May Day 2007: Enter New Unionism - Stage Left

"Workers have more to celebrate this May Day than they've had for a whole generation. In fact 2007 may go down in history as the beginning of a fourth wave of trade unionism(1)", says Peter Hall-Jones, from the New Unionism network (www.newunionism.net).

"Unions have arrested their international membership decline(2) and are now going global(3). They are forging new alliances, building new structures, and joining together across borders to bring a whole new kind of pressure to bear on multinationals".

At the end of the 1970s international union membership peaked, and then went into an almost universal period of decline. However the endless doom and gloom which has bee recycled ever since did not become a self-fulfilling prophecy. Recent research(2) shows that for the last nine years membership numbers have held their ground. In fact union membership has grown in more countries than it has declined.

Far from standing still, unions have been using this time to discuss and experiment with new strategies for running a more humane form of globalisation. 2007 is the year things came off the drawing board.
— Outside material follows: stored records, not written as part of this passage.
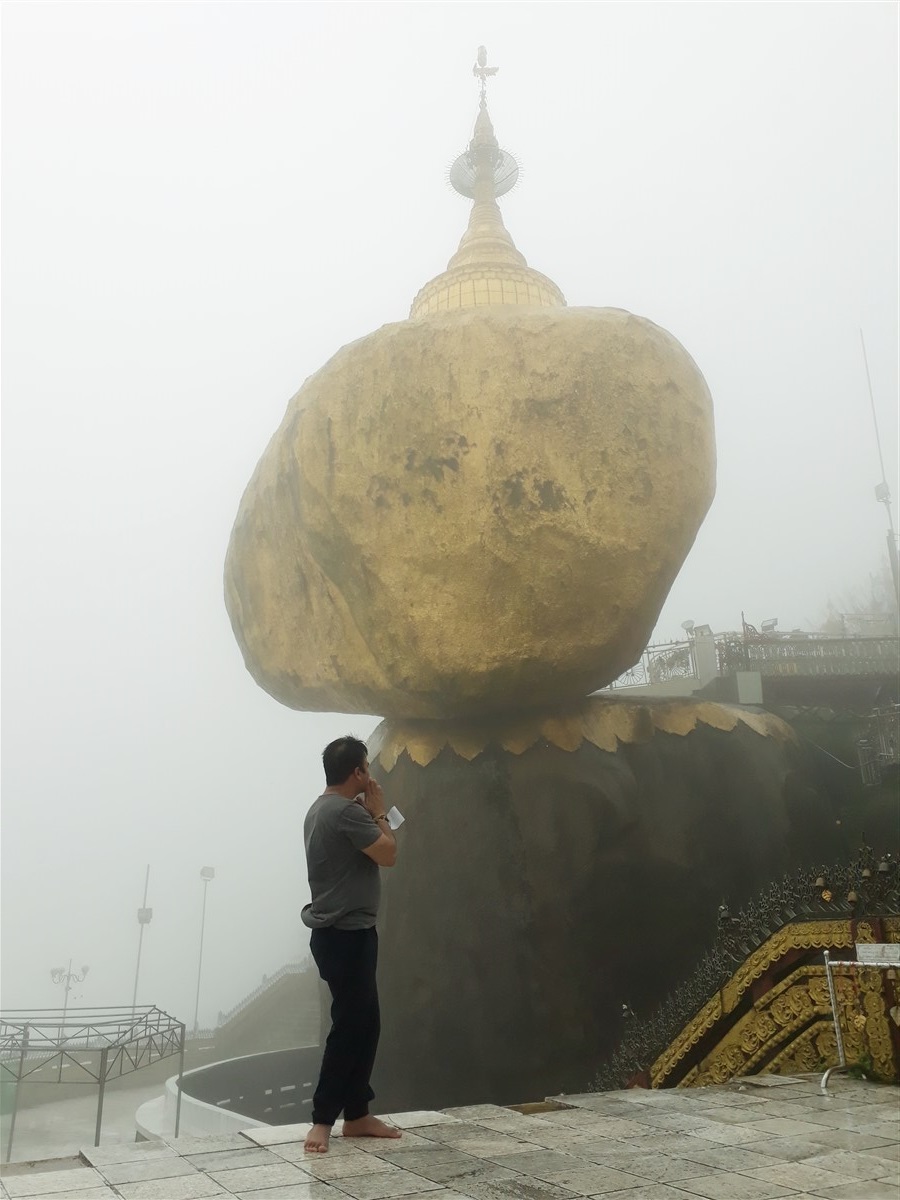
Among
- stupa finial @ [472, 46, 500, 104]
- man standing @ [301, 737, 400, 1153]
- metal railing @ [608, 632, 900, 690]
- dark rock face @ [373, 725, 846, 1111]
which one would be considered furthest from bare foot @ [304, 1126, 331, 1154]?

The media has realised that something new is happening. In the last month alone, the following papers all ran major stories on this developing new unionism:
a.. Washington Post
b.. The New Statesman
c.. The Guardian
d.. The Spectator
e.. Christian Science Monitor
f.. International Herald Tribune (links are clickable)

Trade unionism is back, but this time it is not just the voice of rhyming protest. The new unionism is contending for the steering wheel, not the handbrake.